Akhir dari diskusi dengan karyawan itu adalah sasaran (objektif) dapat
disetujui bersama, yaitu tingkat pencapaian dari prestasi karyawan, yang
sejujur-jujurnya dapat diraih.
4. Karyawan: inisiatif untuk membuat evaluasi pelaksanaan sendiri
Pada
akhir suatu pelaksanaan, karyawan hendaknya dimotivasi utnuk membuat
penilaian sendiri (make his own performance appraisal), yang mungkin
dilaksanakan bulanan, enam bulan atau tahunan. Periode dari penilaian
ini sangat tergantung dari kegiatan perusahaan, dan dapat saja
berfariasi sesuai dengan tuntutan dari operasi perusahaan.

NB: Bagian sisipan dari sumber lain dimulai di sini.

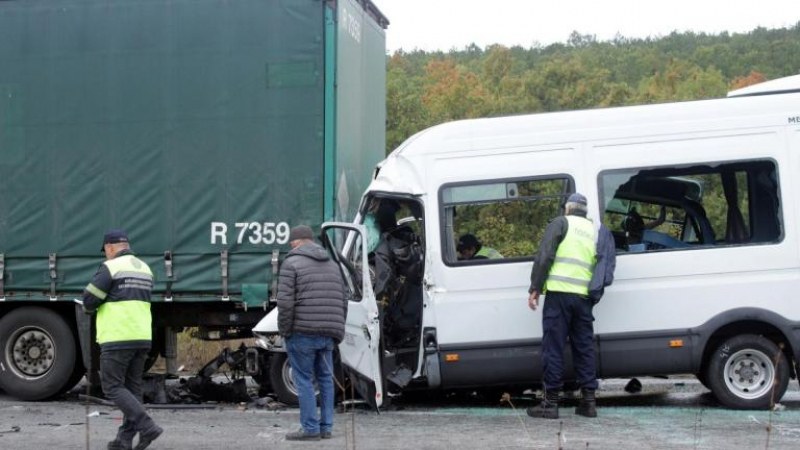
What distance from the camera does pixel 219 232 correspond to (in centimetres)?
973

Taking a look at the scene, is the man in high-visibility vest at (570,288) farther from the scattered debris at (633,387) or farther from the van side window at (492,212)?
the scattered debris at (633,387)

5. Bicarakan performance appraisal tersebut dengan para karyawan
Ciri
khas dari MBO adalah bahwa setiap langkah dari inisiatif karyawan
diharapkan pada komunikasi langsung dengan manajer. Jadi performance
appraisal yang telah dibuat dan direvisi oleh karyawan itu kemudian
disesuaikan antara mereka dengan manajer.
6. Tidakan manajer berdasarkan hasil diskusi
Setiap
kita berinteraksi dengan karyawan, terjadi interpersonal communication,
maka jelas-jelas manajer dapat mendasarkan kebijakannya sesuai dengan
informasi langsung yang diperolehnya dari karyawan.

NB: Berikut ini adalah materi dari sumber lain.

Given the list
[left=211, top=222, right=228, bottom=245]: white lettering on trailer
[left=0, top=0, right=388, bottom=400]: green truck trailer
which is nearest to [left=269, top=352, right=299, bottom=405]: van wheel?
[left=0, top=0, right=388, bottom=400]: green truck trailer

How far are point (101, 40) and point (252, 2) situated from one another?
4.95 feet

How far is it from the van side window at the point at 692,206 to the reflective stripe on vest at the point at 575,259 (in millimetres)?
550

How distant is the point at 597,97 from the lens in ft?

7. Tahap memulai lagi silkus MBO
Tentu
saja setiap sesudah dengan MBO, karyawan dihimbau untuk menyusun
objektif yang baru dan daur seperti di atas dimulai kembali. Mungkin
tanggung jawab seseorang tidak akan jauh berbeda dengan pertanyaan yang
lalu, namun tujuan pencapaian mungkin mengalami revisi. Demikian juga
proses pemerikasaan (review) oleh manajer mungkin sudah dapat
delegasikan kepada para penyelia, sehingga setiap saat langkah panjang
MBO bisa dijurangi dan disederhanakan.
Kriteria Sasaran (objektif) dari MBO yang efektif.
Objektif atau sasaran dari MBO yang memuaskan, yang akan menghasilkan interaksi karyawan dengan pimpinan secara efektif, adalah:
1. Sasaran yang dapat menggunakan potensi secara optimal, pada tingkat kemampuan karyawan.
2. Sasaran dapat dinyatakan secara spesifik, tepat dan jelas.
3. Sasaran yang dapat dinyatakan dengan tolak ukur yang tepat secara rinci dan kuantitatif.
4.
Sasaran yang mencakup periode pencapaian terget yang jelas, kapan harus
diselesaikan, dan diajukan sebagai hasil akhir pekerjakan.
Model
modifikasi perilaku organisasi yang disingkat menjadi OB Mod, adalah
suatu penerapan dari teori penguatan (reinforcement theory) kepada
karyawan dalam keadaan yang sesungguhnya dilingkungan pekerjaannya. OB
Mod ini dilaksanakan dalam 5 tahapan:
1. Identifiksi perilaku yang menunjang kinerja
Apa
yang dilakukan oleh seorang karyawan, tidak semua berkaitan atau tidak
semua penting untuk menjadi suatu tingkat untuk kerja yang tinggi.
Karena itu pada tahap awal OB Mod ini, pimpinan hendaknya jeli mengamati
dan membuat identifikasi, perilaku yang mana saja yang memberikan
dampak terbesar untuk keberhasilan karyawan itu dalam menggerakan
tugasnya. Perilaku lainnya juga diamati, yaitu yang tidak memberikan
dampak penentuan dalam melakukan tugasnya. Menurut beberapa pengamat
hanya 5 sampai 10% kegiatan yang menunjang 70 sampai 80% kinerja. Jadi
sekitar 90 samapi 95% kegiatan yang dilakukan karyawan hanya menyumbang
kinerja sebesar 20 samapai 30% saja.
2. Mengembangkan dan menentukan data sebagai ukuran baku
Pada
tahap ini manajer menganalisis hasil pengamatannya, mungkin suatu
survei, dan menetukan frekuensi terjadinya perilaku tertentu yang
diamati, pada keadaan sekarang ini. Jadi hendaknya dapat dilihat, apakah
perilaku yang dianggap penyumbang terbesar kinerja itu dilakukan
berulang-ulang oleh satu orang, atau dilakukan bersama oleh banyak
karyawan dengan frekuensi yang lebih rendah.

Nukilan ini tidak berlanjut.